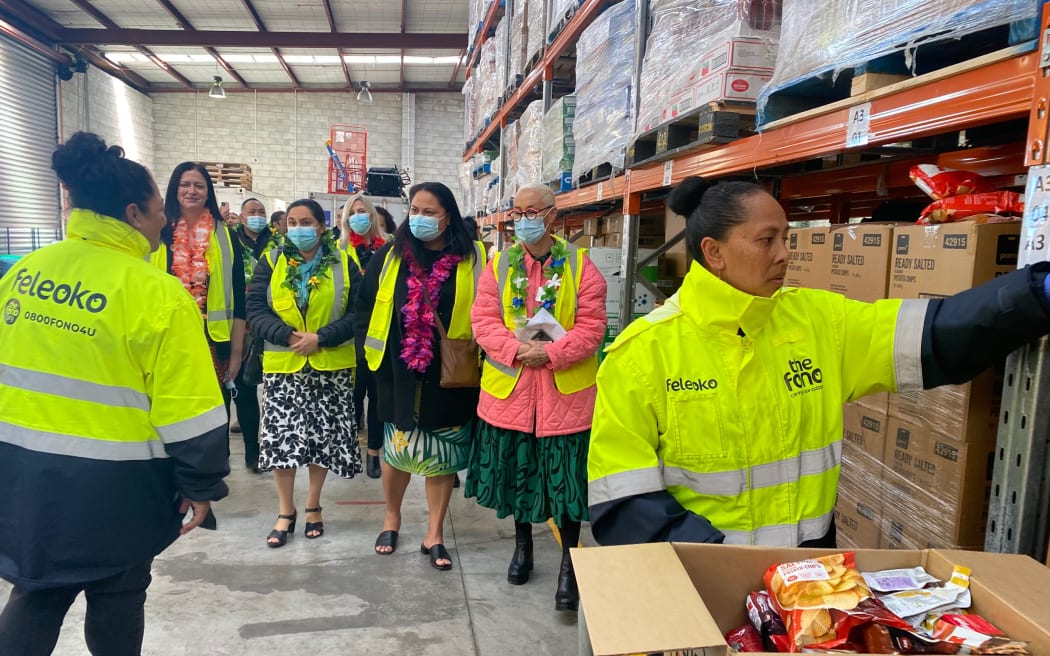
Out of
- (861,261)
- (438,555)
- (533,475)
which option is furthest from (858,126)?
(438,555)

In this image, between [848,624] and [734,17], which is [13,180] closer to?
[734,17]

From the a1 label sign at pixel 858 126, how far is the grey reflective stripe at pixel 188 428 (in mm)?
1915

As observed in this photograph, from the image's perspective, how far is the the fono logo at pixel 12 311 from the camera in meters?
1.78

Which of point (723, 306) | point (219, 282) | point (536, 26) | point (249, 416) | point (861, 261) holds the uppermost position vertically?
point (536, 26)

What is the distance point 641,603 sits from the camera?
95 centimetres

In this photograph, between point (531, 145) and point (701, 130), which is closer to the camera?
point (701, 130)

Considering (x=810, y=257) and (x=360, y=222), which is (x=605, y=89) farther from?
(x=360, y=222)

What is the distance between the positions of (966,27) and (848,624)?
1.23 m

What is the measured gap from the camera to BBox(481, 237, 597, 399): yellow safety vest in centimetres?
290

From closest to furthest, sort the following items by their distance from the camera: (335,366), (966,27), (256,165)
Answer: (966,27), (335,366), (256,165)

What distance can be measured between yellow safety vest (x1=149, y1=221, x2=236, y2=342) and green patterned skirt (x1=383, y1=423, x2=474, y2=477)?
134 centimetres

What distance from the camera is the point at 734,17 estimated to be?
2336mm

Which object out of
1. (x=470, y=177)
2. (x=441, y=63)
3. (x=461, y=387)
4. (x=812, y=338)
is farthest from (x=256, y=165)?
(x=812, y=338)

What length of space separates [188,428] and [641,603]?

---

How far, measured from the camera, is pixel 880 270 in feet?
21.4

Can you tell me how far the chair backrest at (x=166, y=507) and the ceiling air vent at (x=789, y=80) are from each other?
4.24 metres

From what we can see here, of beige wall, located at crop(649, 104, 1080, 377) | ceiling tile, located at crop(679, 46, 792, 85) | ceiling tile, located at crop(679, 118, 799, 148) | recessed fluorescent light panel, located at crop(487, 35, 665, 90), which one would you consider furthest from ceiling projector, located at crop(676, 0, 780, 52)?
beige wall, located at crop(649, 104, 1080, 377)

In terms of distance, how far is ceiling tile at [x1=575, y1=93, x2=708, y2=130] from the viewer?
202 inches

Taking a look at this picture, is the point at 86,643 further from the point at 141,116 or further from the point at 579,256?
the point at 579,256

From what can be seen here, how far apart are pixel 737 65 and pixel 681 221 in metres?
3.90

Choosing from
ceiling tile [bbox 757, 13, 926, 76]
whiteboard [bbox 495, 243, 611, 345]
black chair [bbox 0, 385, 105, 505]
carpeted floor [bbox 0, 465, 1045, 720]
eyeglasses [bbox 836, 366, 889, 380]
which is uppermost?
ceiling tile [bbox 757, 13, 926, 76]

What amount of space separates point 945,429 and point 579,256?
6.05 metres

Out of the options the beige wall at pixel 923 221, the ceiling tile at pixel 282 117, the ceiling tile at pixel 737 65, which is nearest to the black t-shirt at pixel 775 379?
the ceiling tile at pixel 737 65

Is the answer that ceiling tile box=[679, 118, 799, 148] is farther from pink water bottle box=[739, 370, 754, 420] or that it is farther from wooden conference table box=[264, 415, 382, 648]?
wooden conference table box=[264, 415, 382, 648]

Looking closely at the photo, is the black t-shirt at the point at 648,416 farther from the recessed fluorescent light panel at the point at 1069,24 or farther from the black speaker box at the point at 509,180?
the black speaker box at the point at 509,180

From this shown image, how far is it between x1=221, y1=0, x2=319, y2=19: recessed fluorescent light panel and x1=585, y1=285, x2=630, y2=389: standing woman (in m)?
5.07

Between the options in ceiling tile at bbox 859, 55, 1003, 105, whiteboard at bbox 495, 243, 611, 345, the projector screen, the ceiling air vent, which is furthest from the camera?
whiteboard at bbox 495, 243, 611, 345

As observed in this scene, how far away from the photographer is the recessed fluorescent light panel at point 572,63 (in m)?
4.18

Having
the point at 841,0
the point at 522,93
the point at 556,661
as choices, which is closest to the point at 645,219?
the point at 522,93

Problem:
Reproduce every line of the data in the stretch from the line containing "Which object out of" through the line containing "What length of", both ends included, shifting each coordinate in the answers by adding 45 to every number.

Solution:
Which object out of
1. (x=470, y=177)
2. (x=441, y=63)
3. (x=461, y=387)
4. (x=812, y=338)
is farthest from (x=256, y=165)?
(x=857, y=383)

What length of space separates [188,428] and [641,603]?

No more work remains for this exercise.